MIT scientists develop super speedy AI system for biology research

The system turns a months-long process into just a few hours. 
Loukia Papadopoulos
Representational image of machine learning.jpg
Representational image of machine learning.


MIT researchers led by Jim Collins, the Termeer Professor of Medical Engineering and Science in the Department of Biological Engineering have developed BioAutoMATED, an automated machine-learning system for biology research. The system can select and build an appropriate model for a given dataset and even take care of the laborious task of data preprocessing, whittling down a months-long process to just a few hours. 

This is according to a press release by the institution published on Thursday.

“It would take many weeks of effort to figure out the appropriate model for our dataset, and this is a really prohibitive step for a lot of folks that want to use machine learning or biology,” said Jacqueline Valeri, a fifth-year PhD student of biological engineering in Collins’s lab who is first co-author of the paper. 

“The fundamental language of biology is based on sequences,” explained Soenksen, who earned his doctorate in the MIT Department of Mechanical Engineering. “Biological sequences such as DNA, RNA, proteins, and glycans have the amazing informational property of being intrinsically standardized, like an alphabet. A lot of AutoML tools are developed for text, so it made sense to extend it to [biological] sequences.”

Conventional AutoML tools have the disadvantage of only being able to explore and build reduced types of models.

“But you can’t really know from the start of a project which model will be best for your dataset,” Valeri said. “By incorporating multiple tools under one umbrella tool, we really allow a much larger search space than any individual AutoML tool could achieve on its own.”

BioAutoMATED, on the other hand, is even able to help determine how much data is required to appropriately train the chosen model.

"Our tool explores models that are better-suited for smaller, sparser biological datasets as well as more complex neural networks,” Valeri said. This is particularly well suited to research groups with new data that may or may not be suited for a machine learning problem.

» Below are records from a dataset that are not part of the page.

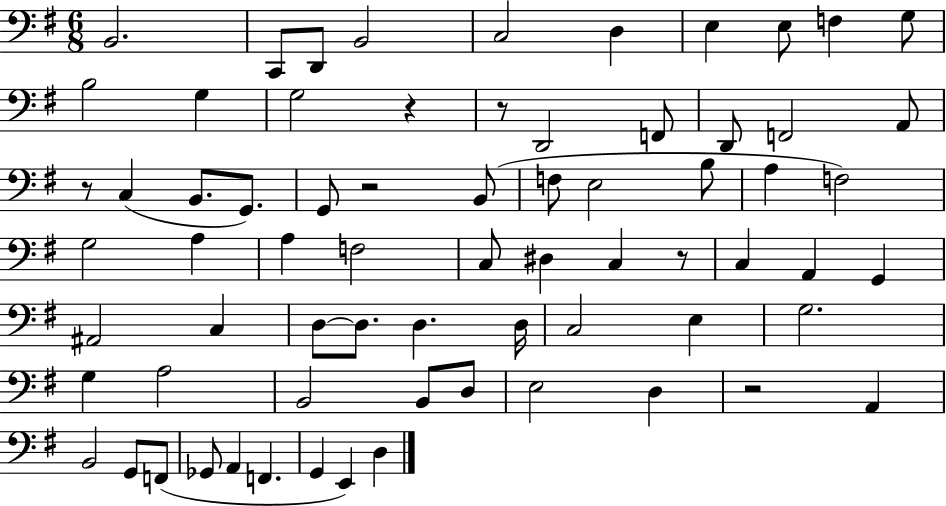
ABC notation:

X:1
T:Untitled
M:6/8
L:1/4
K:G
B,,2 C,,/2 D,,/2 B,,2 C,2 D, E, E,/2 F, G,/2 B,2 G, G,2 z z/2 D,,2 F,,/2 D,,/2 F,,2 A,,/2 z/2 C, B,,/2 G,,/2 G,,/2 z2 B,,/2 F,/2 E,2 B,/2 A, F,2 G,2 A, A, F,2 C,/2 ^D, C, z/2 C, A,, G,, ^A,,2 C, D,/2 D,/2 D, D,/4 C,2 E, G,2 G, A,2 B,,2 B,,/2 D,/2 E,2 D, z2 A,, B,,2 G,,/2 F,,/2 _G,,/2 A,, F,, G,, E,, D,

"Conducting novel and successful experiments at the intersection of biology and machine learning can cost a lot of money,” Soenksen explained. "Currently, biology-centric labs need to invest in significant digital infrastructure and AI-ML trained human resources before they can even see if their ideas are poised to pan out. We want to lower these barriers for domain experts in biology.” 

BioAutoMATED’s open-source code is publicly available and allows researchers to run initial experiments to assess if it’s worthwhile to hire a machine-learning expert to build a different model for further experimentation. 

“What we would love to see is for people to take our code, improve it, and collaborate with larger communities to make it a tool for all,” Soenksen said in the statement. “We want to prime the biological research community and generate awareness related to AutoML techniques, as a seriously useful pathway that could merge rigorous biological practice with fast-paced AI-ML practice better than it is achieved today.”